Dysregulation of the urea cycle and nitrogen metabolism was also linked to T2DM among PD patients. Increased levels of urea in the kidneys are associated with insulin resistance and suppression of insulin, with evidence from both experimental and epidemiological studies54,55. Elevated urea levels were also found in the brains of PD patients in a brain tissue study56. Urea accumulated in the blood can slowly cross the blood-brain barrier as it becomes compromised with PD, resulting in elevated levels of urea in the brain57,58. In addition, previous metabolomics studies also identified urea metabolism associated with PD and T2DM independently59,60.
Several other pathways with compelling links to both PD and T2DM were also implicated by our results. Both pyrimidine and purine metabolism were enriched in the T2DM-associated metabolites of PD patients. Purines have roles in energy metabolism and signaling, and, along with pyrimidines, DNA and RNA production. A previous metabolomics study identified altered purine metabolism with T2DM61 and mouse models have linked purine metabolites to faster T2DM progression62. Similarly, purine metabolism has also been linked to faster PD motor progression in epidemiological studies and DNA damage has been implicated as contributing to PD pathogenesis by epidemiological and experimental studies63,64. Two fatty acid metabolism pathways, butanoate metabolism, and mono-unsaturated fatty acid β oxidation were also associated with T2DM among PD patients. Higher levels of fatty acid metabolites can impact the severity of insulin resistance65,66. Fatty acid oxidation has been linked to PD onset and mild cognitive impairment in a previous metabolic study of PD patients67. In addition, β oxidation has been suggested as a potential biomarker for the diagnosis of PD at an early stage68. Butanoate or butyrate metabolism refers to short-chain fatty acid metabolism produced by the bacterial formation in the human colon and butyrate is important for maintaining energy balance69. A previous metabolic profiling of T2DM patients also showed an elevated level of butanoate70 and a meta-analysis of gut microbiome-focused studies found bacterial butanoate metabolism to be upregulated among PD patients71. Our results suggest that PD patients with T2DM have levels of these important PD-linked metabolites that are more strongly altered than in PD patients without T2DM.
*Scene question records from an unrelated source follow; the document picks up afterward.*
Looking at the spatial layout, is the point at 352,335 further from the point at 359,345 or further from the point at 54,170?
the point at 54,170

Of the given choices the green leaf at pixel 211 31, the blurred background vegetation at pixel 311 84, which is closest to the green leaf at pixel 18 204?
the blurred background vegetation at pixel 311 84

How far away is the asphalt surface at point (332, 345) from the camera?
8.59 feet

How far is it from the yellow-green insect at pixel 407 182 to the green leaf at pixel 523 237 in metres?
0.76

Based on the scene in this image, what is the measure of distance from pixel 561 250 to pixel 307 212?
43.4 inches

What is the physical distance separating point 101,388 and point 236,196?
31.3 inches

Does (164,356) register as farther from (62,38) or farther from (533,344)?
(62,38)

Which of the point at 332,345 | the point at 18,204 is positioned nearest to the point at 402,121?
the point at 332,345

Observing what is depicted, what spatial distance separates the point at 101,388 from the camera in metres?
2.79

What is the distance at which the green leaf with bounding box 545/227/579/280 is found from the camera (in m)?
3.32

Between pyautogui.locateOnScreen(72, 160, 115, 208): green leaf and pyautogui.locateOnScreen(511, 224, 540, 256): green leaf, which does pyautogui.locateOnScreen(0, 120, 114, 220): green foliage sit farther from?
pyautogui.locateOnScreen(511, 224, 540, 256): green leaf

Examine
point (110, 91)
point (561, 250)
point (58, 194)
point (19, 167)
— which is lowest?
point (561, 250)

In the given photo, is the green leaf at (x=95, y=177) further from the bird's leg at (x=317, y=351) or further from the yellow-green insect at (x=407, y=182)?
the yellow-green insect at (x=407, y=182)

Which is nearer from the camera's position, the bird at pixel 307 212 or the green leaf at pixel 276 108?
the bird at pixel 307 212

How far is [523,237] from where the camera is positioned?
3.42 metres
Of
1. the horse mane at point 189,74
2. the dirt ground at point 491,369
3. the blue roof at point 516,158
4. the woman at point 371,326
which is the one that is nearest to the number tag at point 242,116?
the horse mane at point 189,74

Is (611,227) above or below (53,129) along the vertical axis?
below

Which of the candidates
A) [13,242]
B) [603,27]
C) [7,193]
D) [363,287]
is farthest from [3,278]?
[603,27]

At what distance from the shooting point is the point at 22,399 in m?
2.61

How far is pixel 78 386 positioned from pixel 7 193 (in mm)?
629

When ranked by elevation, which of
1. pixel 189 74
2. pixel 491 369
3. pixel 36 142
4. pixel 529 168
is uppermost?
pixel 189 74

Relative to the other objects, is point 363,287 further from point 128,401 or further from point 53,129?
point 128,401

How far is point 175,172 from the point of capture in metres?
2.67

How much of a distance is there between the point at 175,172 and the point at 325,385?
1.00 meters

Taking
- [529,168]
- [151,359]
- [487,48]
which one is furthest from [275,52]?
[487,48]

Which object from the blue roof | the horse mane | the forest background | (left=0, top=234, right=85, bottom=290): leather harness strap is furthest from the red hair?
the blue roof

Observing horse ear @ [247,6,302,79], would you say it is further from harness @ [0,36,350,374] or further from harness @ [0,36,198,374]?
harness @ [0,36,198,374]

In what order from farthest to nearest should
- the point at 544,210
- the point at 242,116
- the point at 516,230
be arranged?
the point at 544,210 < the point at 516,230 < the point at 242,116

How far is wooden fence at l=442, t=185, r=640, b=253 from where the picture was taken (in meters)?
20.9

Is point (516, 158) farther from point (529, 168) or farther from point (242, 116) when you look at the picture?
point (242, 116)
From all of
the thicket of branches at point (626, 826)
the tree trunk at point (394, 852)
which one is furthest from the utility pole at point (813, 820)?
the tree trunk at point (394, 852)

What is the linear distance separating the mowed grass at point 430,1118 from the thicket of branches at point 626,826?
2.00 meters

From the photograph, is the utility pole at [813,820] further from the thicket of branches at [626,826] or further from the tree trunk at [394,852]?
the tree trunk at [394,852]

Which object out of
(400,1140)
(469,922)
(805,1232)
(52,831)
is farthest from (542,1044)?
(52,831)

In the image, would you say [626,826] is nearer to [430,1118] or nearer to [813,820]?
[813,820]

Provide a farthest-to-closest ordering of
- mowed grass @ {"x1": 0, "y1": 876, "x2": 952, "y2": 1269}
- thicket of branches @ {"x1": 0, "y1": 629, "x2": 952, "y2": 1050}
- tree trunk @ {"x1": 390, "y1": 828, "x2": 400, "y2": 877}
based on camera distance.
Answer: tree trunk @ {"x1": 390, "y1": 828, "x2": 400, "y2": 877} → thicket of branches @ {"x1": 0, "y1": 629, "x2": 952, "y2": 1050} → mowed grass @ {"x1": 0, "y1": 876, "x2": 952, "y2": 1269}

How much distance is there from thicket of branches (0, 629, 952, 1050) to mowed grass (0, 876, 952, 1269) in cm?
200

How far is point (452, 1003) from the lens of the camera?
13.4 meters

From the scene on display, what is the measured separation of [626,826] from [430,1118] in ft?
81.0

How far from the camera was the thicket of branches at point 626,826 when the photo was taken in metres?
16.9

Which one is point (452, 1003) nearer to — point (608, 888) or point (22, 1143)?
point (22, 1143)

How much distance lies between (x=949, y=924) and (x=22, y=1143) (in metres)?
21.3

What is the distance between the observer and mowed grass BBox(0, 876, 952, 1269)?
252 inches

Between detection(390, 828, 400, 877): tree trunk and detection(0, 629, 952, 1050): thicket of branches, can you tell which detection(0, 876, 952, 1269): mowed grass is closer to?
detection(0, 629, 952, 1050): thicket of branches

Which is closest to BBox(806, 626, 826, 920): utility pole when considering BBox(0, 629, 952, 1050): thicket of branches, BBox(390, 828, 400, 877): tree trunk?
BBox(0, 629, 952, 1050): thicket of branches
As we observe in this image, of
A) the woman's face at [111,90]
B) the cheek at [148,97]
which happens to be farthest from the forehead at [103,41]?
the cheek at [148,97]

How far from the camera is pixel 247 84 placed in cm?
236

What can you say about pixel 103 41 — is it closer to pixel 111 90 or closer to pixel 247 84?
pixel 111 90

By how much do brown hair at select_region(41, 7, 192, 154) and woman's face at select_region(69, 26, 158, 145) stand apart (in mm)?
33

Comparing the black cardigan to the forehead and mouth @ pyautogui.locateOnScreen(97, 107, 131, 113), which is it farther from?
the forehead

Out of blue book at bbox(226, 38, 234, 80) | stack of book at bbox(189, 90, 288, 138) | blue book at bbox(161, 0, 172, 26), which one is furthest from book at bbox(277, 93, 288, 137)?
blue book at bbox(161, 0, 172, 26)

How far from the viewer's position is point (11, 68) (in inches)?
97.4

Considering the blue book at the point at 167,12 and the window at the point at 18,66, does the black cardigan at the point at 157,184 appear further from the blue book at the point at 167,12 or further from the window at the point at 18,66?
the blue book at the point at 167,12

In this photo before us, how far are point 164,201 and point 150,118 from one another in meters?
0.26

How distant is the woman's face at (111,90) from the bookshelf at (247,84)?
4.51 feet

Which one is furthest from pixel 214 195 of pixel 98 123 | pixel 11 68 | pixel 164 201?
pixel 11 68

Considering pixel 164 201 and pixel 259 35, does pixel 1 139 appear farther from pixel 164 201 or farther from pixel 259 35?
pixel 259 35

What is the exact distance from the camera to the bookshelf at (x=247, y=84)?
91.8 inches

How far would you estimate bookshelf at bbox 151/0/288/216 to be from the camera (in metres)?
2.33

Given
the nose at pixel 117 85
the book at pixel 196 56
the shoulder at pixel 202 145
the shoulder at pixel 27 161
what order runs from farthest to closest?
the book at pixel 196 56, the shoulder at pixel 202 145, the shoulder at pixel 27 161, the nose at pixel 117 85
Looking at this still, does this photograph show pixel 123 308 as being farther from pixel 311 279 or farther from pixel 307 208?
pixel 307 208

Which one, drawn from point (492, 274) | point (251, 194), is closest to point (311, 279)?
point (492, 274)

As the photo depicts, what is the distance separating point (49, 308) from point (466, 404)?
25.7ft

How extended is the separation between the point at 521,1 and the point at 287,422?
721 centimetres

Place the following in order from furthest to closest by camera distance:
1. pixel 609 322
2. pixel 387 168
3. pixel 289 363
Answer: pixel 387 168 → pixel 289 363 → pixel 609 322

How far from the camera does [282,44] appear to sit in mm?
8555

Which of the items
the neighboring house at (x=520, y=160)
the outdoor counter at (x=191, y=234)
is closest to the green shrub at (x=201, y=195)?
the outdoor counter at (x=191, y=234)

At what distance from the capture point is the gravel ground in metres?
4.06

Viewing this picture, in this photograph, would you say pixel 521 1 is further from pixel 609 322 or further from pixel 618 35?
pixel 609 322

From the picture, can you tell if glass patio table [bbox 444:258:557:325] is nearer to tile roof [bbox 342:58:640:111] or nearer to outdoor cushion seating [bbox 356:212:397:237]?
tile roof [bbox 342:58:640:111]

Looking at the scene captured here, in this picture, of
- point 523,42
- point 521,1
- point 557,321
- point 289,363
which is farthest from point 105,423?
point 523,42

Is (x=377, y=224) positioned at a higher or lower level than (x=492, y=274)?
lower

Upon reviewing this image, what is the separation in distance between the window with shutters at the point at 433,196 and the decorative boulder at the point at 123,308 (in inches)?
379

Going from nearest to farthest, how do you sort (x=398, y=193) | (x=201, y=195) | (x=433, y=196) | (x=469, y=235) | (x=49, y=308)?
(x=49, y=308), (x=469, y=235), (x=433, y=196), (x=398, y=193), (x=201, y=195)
Our study had several limitations to note. First, HRM analyses were performed after the onset of both T2DM and PD and therefore, detected metabolite alterations likely capture metabolic responses related to existing PD and T2DM. This information can be very informative for understanding disease progression and biological pathways affected by both diseases. However, further longitudinal studies assessing metabolomic patterns prior to disease onset will be needed for causal inferences. The analyses among non-PD participants were also underpowered. So, while we report associations related to T2DM among PD patients, many of which were not related to T2DM among the non-PD participants, the smaller sample size limits conclusions related to the specificity. There are also limitations related to metabolite annotation and pathway analysis. Many of the metabolic features could not be annotated or were annotated one to many. However, we did make use on an in-house library, providing confidence in features we were able to match72. Pathway analysis also depends on linking metabolites to pathways, which requires some level of annotation. mummichog pathway analysis is designed for untargeted, unannotated MWAS data73. But many top features could not be linked to annotation even using mummichog. However, given that the identification of metabolites and metabolic pathways is based on existing knowledge, when new information is made available, future analyses can use our summary statistics for annotation and pathway analysis. In addition, our summary statistics provide an opportunity for future meta-analytical explorations. Given our sample size, we were also unable to consider the effects due to better or worse diabetes disease management. In addition, T2DM medication use was almost perfectly correlated with T2DM status and therefore, we were not able to adjust T2DM medication use. This would be of interest for future studies as perhaps better T2DM disease management may mitigate the contributions of T2DM to PD progression. Finally, it is important to note that this is an initial discovery study to uncover the molecular link between PD and T2DM. Our untargeted metabolomics analysis needs to be replicated, but the knowledge gained by this approach may help to eventually improve the prognosis of PD patients with T2DM in the future.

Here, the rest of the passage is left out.